[Aufgaben]
A – Nenne alle Nutzernamen, die in der Forendiskussion über das Versenden von Formulardaten vorkommen.
B – Führe die Forendiskussion über das Versenden von Formulardaten ab dem zuletzt gezeigten Satz weiter.

[Ausgangstext]
Allerdings gibt es keine Garantie das die Email auch wirklich ankommt.
Eine bessere Möglichkeit ist es, die Daten per PHP zu verschicken, wie das geht findest du hier ganz bestimmt in den Tutorials.


----------



## kuddeldaddeldu (26. Februar 2009)

Hi,



Loomes hat gesagt.:


> Allerdings gibt es keine Garantie das die Email auch wirklich ankommt.



Vor allem würde der Browser da erstmal versuchen, den Email-Client zu öffnen, sofern er überhaupt eine entsprechende Verknüpfung dafür hat. Was aber nicht bedeutet, dass die eingegebenen Daten auch gleich mit übernommen werden. Damit wird er denke ich nicht weiter kommen.

LG


----------



## Sven Mintel (26. Februar 2009)

Moin,

dies Kontaktformular wurde mit MSFrontpage erstellt.

Gespeicherte Datensätze
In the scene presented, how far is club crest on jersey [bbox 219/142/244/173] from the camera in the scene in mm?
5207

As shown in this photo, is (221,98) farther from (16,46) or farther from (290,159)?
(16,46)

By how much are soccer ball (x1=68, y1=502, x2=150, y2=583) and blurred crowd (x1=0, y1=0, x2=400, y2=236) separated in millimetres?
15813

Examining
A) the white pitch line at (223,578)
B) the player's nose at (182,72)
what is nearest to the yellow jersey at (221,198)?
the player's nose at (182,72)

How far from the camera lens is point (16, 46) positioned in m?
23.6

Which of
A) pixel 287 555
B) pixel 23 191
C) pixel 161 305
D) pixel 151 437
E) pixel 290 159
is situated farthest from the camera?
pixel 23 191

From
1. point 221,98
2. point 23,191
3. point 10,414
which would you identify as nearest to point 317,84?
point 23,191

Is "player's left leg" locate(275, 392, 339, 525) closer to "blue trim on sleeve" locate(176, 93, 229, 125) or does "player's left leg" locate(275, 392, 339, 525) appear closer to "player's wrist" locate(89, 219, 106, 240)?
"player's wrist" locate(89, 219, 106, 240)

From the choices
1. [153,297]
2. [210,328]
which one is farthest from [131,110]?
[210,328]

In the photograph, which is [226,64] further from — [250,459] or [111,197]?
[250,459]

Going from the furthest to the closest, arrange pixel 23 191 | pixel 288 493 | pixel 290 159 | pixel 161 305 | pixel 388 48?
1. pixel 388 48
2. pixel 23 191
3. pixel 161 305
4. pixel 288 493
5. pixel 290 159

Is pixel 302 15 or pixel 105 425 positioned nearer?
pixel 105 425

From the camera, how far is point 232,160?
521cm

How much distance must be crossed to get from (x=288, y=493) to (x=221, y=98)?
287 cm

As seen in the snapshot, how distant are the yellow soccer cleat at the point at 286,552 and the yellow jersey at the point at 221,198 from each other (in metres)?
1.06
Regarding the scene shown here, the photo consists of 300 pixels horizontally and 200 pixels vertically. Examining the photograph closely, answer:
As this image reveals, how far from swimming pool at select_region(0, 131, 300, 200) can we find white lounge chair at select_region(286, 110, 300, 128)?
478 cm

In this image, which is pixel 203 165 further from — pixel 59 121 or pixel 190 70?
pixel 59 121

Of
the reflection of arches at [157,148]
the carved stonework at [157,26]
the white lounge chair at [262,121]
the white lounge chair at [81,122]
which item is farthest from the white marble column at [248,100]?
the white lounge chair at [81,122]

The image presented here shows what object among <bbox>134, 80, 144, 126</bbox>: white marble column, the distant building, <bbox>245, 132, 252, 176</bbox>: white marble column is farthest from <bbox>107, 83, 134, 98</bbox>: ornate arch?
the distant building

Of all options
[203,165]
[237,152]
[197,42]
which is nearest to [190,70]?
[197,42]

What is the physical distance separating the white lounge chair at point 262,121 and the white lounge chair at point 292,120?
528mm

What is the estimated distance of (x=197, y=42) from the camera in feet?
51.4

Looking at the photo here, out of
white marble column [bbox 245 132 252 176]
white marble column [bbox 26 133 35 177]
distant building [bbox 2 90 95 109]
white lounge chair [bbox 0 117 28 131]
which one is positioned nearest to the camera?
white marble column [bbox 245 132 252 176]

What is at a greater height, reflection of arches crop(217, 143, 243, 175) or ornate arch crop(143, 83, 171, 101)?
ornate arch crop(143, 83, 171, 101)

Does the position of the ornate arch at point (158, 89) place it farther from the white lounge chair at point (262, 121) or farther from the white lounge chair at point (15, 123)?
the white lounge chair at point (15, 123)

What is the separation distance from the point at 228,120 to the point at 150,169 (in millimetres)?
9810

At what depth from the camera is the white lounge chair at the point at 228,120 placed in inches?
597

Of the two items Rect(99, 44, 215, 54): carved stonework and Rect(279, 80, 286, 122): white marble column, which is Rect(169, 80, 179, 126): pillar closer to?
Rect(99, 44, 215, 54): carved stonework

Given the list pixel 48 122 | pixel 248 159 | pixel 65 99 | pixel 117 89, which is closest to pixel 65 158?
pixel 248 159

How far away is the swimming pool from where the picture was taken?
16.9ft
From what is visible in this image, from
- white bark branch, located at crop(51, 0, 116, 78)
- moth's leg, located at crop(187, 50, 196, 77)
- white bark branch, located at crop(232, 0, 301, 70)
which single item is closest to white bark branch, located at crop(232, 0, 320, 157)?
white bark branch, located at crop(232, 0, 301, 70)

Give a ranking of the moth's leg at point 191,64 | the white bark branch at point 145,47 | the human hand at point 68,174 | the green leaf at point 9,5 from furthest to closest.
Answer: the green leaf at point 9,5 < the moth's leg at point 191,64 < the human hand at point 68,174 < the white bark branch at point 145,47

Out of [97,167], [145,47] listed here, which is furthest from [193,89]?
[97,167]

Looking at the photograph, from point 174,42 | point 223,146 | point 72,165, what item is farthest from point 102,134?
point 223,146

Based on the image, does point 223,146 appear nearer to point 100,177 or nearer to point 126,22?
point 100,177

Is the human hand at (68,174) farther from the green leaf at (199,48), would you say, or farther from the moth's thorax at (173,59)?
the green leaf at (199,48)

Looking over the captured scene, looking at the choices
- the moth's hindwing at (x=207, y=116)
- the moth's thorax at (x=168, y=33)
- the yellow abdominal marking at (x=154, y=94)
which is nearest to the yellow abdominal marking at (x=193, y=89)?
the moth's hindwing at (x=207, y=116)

* * *

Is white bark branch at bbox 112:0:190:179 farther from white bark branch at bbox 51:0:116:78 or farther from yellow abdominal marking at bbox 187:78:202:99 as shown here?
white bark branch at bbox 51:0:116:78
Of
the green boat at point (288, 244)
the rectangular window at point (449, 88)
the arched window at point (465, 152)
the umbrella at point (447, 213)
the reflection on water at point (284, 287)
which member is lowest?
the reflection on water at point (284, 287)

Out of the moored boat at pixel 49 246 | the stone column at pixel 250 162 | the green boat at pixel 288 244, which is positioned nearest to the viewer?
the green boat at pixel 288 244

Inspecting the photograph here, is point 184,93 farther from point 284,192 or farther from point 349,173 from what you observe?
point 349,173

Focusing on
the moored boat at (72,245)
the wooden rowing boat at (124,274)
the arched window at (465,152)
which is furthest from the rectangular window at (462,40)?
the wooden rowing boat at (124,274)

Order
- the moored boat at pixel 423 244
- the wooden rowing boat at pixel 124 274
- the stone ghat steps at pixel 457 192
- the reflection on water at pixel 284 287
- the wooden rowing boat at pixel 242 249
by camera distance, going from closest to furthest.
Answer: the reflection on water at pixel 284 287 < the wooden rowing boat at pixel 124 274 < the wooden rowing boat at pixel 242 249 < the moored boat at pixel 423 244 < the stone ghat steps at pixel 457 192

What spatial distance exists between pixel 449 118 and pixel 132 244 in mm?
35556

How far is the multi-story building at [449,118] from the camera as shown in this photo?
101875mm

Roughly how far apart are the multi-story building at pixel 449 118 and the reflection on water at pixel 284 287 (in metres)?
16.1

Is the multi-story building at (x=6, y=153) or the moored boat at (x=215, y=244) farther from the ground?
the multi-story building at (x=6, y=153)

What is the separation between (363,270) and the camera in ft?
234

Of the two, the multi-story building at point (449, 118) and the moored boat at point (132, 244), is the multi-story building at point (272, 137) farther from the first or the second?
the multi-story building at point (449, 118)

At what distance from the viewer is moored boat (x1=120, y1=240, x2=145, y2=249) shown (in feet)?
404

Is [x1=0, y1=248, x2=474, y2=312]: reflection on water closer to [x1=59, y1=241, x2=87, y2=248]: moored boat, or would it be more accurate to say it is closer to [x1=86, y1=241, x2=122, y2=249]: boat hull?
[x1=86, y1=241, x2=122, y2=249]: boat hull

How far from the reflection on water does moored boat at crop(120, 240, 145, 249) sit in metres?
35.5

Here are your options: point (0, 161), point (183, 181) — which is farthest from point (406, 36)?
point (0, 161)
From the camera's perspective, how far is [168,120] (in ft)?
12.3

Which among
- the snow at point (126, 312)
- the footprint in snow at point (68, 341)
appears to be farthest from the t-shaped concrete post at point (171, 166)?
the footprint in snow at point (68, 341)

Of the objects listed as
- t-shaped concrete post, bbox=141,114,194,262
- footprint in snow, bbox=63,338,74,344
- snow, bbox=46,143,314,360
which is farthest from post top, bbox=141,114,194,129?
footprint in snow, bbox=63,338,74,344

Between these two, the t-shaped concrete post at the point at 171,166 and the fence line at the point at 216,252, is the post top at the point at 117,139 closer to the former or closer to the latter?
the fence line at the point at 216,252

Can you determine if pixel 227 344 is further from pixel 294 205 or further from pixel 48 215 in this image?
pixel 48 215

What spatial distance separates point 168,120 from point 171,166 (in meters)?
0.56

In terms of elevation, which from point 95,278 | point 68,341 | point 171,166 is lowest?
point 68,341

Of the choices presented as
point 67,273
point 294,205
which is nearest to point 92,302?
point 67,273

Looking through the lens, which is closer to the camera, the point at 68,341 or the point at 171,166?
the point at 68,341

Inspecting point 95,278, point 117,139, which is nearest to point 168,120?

--

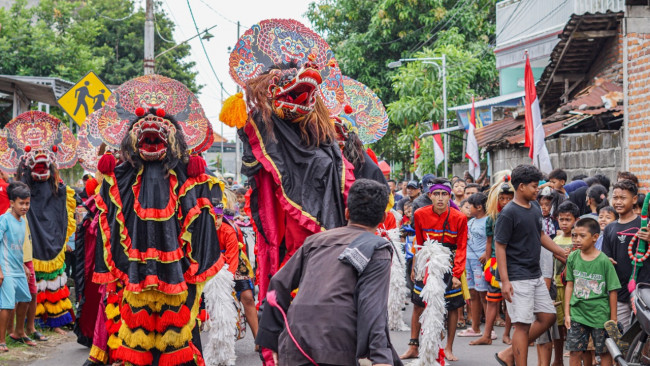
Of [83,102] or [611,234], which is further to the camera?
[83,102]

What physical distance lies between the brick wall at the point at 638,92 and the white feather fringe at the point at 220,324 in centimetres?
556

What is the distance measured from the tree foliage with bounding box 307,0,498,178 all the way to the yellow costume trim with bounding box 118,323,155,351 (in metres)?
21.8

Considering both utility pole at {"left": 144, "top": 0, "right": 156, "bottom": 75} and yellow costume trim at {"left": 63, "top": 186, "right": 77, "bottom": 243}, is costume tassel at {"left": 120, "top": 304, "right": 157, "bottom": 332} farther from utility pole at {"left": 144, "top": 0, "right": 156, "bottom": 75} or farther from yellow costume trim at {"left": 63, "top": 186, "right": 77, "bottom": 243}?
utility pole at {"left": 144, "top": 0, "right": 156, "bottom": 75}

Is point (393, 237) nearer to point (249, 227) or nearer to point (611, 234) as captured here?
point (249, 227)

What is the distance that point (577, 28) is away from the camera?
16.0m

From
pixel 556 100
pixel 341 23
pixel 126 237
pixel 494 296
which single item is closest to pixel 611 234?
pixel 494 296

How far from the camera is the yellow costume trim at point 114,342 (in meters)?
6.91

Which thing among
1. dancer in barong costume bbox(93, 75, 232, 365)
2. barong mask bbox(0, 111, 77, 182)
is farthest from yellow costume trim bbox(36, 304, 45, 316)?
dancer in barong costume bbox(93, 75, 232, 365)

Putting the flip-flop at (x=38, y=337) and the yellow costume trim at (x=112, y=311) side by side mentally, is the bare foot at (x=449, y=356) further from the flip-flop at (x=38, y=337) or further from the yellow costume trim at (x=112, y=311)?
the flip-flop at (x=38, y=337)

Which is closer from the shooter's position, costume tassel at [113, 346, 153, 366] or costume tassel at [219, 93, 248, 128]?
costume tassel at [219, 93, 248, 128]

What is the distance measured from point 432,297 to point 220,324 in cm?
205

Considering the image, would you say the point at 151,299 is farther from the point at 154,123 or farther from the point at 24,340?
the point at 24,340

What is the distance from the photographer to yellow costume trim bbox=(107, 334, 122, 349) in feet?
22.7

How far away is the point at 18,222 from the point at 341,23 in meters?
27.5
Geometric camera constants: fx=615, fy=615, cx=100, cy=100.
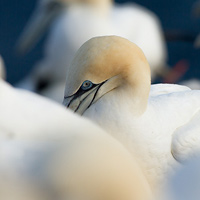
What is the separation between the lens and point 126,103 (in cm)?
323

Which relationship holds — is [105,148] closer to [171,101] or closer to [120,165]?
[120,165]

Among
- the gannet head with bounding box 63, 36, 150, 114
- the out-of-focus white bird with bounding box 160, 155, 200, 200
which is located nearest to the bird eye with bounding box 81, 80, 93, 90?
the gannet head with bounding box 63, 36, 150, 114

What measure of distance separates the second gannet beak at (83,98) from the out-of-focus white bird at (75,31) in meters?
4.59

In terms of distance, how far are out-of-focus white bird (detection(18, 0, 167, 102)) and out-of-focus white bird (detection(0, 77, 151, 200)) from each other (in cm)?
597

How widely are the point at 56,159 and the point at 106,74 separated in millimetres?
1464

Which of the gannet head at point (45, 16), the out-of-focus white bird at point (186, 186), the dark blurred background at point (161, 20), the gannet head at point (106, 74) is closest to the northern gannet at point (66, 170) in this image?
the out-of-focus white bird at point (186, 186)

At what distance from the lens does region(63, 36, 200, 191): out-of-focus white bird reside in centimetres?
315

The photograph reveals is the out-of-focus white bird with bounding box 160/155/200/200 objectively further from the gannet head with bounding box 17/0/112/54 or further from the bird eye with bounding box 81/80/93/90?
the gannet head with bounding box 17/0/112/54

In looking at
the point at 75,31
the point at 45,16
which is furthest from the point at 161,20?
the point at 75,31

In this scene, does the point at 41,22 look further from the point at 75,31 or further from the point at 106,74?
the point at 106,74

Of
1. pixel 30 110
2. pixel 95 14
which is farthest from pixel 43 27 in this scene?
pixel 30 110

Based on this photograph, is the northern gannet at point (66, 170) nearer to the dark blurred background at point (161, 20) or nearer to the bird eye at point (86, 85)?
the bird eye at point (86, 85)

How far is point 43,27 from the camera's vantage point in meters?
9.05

[Lösungen]
A – Loomes, kuddeldaddeldu, Sven Mintel

B –
Damit es ordentlich funktioniert, solltest du zuerst sicherstellen, dass auf dem Server die sogenannten "Frontpage Server Extensions" verfügbar sind....wenn nicht, kannst du dies Formular direkt in die Mülltonne drücken 

Weiterhin solltest du die Bearbeitung dieses Formulars auch mit Frontpage vornehmen, denn dort findest du dann in den Formulareigenschaften alles wichtige, bspw. ein Eingabefeld für die Mailadresse


----------



## kuddeldaddeldu (26. Februar 2009)

Sven Mintel hat gesagt.:


> Damit es ordentlich funktioniert, solltest du zuerst sicherstellen, dass auf dem Server die sogenannten "Frontpage Server Extensions" verfügbar sind....



Ups, die kannte ich nicht... :-(
Auf einer einschlägigen Seite wird diesbezüglich noch erwähnt, dass das Formular ausserdem per FP publiziert statt einfach per FTP hochgeladen werden muss.

LG


----------



## Sven Mintel (26. Februar 2009)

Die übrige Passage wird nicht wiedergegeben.